Song Meaning
The lyrics paint a picture of someone captivated by another person, to the point of losing themselves. The narrator observes a subject who can somehow "open smiles with poems of tears," a striking image suggesting a profound, perhaps melancholic, ability to evoke emotion. This fascination is so strong that the narrator admits, "since the first time / You made me forget to ask myself / What I would do in this rain." The recurring "Sunday rain" motif grounds this feeling in a specific, perhaps somber, atmosphere, implying a shared or observed sadness that the narrator finds compelling.

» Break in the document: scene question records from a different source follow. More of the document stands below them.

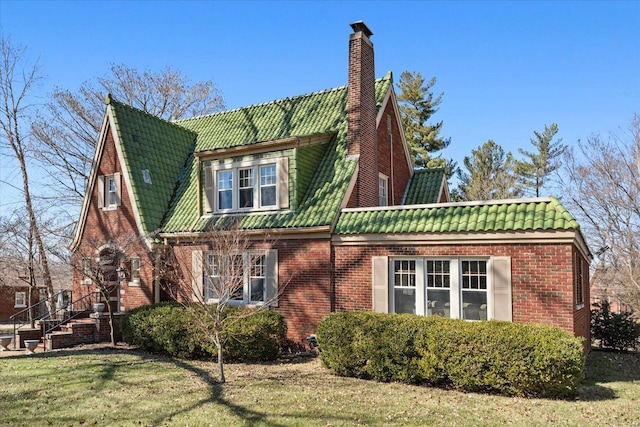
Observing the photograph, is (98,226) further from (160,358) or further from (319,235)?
(319,235)

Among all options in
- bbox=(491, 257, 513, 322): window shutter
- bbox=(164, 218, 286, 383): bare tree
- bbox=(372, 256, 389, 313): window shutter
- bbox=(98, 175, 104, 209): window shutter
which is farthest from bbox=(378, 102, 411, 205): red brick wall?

The central tension lies in the narrator's unspoken feelings and the other person's apparent obliviousness. The repeated refrain, "You don't know / What I feel in vain," underscores a deep sense of unrequited or unrecognized emotion. The narrator feels unseen, their internal world a mystery to the object of their attention. This creates a poignant contrast between the narrator's intense internal experience and the other person's apparent lack of awareness, highlighted by the plea, "Let exist."

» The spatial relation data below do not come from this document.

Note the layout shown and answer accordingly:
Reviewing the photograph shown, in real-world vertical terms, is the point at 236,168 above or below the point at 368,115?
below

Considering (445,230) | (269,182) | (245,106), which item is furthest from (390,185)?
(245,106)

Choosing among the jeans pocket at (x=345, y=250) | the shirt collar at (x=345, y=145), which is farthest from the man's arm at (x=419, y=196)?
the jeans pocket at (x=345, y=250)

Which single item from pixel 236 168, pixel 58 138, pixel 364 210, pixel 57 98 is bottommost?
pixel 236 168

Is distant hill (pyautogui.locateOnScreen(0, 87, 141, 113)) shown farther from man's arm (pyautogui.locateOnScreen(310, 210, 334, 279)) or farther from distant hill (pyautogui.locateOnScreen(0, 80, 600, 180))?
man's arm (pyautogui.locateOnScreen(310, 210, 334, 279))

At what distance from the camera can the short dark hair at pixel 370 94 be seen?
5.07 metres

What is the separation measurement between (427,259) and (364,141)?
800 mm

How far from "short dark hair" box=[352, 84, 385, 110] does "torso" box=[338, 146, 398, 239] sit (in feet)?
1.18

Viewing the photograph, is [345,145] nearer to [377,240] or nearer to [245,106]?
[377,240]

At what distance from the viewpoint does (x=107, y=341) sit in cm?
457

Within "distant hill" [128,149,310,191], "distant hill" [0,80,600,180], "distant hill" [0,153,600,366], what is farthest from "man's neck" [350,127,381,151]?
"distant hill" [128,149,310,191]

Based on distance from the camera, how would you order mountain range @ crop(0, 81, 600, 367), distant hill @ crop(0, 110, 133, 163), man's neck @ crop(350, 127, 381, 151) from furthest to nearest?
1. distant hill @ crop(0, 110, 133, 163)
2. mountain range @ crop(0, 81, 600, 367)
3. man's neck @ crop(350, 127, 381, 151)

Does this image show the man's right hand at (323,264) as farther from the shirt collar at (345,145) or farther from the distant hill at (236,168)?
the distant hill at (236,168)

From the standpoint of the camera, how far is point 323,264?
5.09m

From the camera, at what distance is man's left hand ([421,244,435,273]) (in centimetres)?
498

The most compelling craft element is the oxymoronic phrase "poems of tears" and the act of "smiling with your tears." This juxtaposition suggests a complex emotional landscape where sadness and joy are intertwined, or where tears themselves become a form of expression that elicits a smile. The slight shift from "transição" (transition) in the first verse to "transgressão" (transgression) in the second, while maintaining the core imagery, hints at a deepening or perhaps more problematic nature of this fascination. The narrator seems drawn to a vulnerability or emotional depth that is both beautiful and potentially overwhelming.

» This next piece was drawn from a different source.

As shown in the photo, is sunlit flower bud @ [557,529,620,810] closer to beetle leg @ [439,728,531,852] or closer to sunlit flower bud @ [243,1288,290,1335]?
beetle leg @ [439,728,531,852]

Ultimately, these lyrics resonate because they capture the disorienting power of intense admiration and the quiet ache of unacknowledged feelings. The narrator is so absorbed by the other person's unique way of expressing emotion—turning tears into art—that their own sense of self and direction becomes secondary. The writing effectively conveys a feeling of being lost in someone else's emotional orbit, finding a strange beauty even in shared or observed sorrow.